**Source passage:**
● ● ●

Anybody else beat those stats prices?????

Oh and the fish is easy to eat. Down in 20 seconds yummy. I couldnt do that

with chicken...


----------



## dixie normus (May 11, 2008)

Hope its not panagius...

Although its probably more than one source, likely panagius, coley, and Alaskan Pollock.

You can get frozen Cod and Haddock for only a few pence more. At least you know what you are getting with them:thumb:


----------



## nws (May 18, 2009)

Get on the talapia from aldi!! £2.50 in the frozen bit


----------



## uklad09 (Oct 1, 2009)

whats wrong with panagius? its packed in china!

How big is that bag of talapia mate?


----------



## mal (Dec 31, 2009)

is that frozen weight,they do shrink a bit when cooked.good clean food.


----------



## NoGutsNoGlory (Jun 11, 2009)

dixie normus said:


> Hope its not panagius...
> 
> Although its probably more than one source, likely panagius, coley, and Alaskan Pollock.

● ● ●

**Given data:**

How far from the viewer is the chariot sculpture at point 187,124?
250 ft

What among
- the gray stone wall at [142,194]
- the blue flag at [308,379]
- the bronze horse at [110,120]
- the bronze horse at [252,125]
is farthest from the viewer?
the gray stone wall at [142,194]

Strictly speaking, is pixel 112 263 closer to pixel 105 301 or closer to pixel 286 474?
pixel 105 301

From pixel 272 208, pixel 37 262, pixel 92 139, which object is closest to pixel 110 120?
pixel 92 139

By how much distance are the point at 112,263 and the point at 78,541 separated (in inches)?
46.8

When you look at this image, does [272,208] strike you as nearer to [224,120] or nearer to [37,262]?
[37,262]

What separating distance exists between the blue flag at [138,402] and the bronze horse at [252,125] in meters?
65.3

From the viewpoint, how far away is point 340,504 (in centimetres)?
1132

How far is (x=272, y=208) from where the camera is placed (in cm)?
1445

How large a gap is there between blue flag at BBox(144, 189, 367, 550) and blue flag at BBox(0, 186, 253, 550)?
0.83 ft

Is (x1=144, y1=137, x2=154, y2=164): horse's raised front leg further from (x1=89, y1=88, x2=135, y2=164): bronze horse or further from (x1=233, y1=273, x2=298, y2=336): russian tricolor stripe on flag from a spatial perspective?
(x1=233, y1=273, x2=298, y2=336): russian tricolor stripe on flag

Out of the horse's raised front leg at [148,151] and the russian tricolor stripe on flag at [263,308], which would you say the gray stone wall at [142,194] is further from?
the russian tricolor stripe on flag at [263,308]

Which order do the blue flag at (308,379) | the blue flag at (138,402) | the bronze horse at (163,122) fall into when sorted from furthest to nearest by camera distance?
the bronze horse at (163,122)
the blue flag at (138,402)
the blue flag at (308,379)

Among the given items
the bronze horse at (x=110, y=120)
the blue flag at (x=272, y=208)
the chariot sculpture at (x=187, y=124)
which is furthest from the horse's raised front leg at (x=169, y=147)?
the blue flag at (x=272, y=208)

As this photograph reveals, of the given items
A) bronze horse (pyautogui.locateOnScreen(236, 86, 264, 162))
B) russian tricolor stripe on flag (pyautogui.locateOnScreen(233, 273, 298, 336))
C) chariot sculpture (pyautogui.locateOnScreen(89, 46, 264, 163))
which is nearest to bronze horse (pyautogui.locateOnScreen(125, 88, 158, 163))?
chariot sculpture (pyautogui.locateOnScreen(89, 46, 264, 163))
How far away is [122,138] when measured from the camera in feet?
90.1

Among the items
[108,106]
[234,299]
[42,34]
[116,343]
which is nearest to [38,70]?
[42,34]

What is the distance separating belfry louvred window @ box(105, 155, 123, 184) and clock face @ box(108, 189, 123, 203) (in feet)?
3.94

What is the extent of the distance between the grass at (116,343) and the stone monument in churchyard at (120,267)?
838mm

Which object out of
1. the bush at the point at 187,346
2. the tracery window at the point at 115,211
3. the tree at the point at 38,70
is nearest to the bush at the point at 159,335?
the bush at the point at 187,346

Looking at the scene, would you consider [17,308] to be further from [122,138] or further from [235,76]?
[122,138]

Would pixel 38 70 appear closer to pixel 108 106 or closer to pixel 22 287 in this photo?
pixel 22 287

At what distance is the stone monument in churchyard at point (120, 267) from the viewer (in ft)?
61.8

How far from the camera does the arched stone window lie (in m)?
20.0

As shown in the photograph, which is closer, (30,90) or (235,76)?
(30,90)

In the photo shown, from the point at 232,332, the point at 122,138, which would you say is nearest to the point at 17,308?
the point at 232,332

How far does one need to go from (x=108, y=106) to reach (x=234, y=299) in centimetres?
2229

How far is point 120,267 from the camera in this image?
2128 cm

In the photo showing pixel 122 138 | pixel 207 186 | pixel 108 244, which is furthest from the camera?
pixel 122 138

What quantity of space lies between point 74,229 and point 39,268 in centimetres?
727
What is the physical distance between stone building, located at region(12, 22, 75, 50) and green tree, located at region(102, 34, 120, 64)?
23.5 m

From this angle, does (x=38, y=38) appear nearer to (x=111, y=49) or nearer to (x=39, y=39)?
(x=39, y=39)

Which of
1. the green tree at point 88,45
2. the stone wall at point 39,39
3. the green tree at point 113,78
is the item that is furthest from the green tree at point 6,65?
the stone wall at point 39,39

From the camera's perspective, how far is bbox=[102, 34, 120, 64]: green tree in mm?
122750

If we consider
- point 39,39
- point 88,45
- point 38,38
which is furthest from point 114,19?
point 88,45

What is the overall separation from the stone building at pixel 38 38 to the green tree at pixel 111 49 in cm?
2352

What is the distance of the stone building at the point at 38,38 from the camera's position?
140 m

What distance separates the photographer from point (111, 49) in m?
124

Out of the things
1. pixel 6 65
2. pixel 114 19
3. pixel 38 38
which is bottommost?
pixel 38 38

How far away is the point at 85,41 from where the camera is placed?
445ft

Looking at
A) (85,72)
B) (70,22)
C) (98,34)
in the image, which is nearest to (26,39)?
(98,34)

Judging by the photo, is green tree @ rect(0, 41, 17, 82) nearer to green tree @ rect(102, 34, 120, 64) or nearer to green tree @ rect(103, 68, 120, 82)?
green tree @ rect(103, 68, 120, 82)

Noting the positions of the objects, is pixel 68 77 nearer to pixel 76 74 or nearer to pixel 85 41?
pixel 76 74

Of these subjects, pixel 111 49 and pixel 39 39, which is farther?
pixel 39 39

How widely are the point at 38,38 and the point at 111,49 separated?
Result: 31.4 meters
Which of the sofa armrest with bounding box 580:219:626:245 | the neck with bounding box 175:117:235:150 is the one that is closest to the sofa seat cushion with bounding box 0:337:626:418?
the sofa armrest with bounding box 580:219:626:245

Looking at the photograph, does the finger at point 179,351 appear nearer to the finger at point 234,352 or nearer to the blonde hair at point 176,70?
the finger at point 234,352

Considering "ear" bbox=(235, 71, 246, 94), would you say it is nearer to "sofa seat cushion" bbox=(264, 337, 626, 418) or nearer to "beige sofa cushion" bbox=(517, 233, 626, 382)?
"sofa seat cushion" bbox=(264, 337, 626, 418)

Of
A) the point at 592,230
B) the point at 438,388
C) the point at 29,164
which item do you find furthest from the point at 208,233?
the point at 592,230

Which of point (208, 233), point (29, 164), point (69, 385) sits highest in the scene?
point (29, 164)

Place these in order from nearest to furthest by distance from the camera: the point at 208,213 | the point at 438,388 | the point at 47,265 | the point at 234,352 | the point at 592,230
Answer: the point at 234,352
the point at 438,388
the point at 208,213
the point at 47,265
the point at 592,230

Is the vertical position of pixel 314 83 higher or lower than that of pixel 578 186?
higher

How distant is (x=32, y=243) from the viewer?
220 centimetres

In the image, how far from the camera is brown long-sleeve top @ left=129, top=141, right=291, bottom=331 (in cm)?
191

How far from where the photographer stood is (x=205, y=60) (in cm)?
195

● ● ●

**The tasks:**
1. Translate this sentence from the forum thread on frozen fish into Spanish: "You can get frozen Cod and Haddock for only a few pence more."
2. Answer from the forum thread on frozen fish:
(a) What price does nws give for the talapia from aldi?
(b) Which three fish does dixie normus name as the likely sources?
(c) According to mal, what happens to the fish when cooked?
3. In the forum thread on frozen fish, why does dixie normus suggest buying frozen Cod and Haddock instead?
The records have no connection to the forum thread on frozen fish.

**Answers to the exercise:**
1. Puedes conseguir bacalao y eglefino congelados por solo unos pocos peniques más.

2.
(a) £2.50.
(b) Panagius, coley, and Alaskan Pollock.
(c) They shrink a bit.

3. Cod and Haddock cost only a few pence more, and with them you at least know what you are getting. By contrast, the fish under discussion probably comes from more than one source.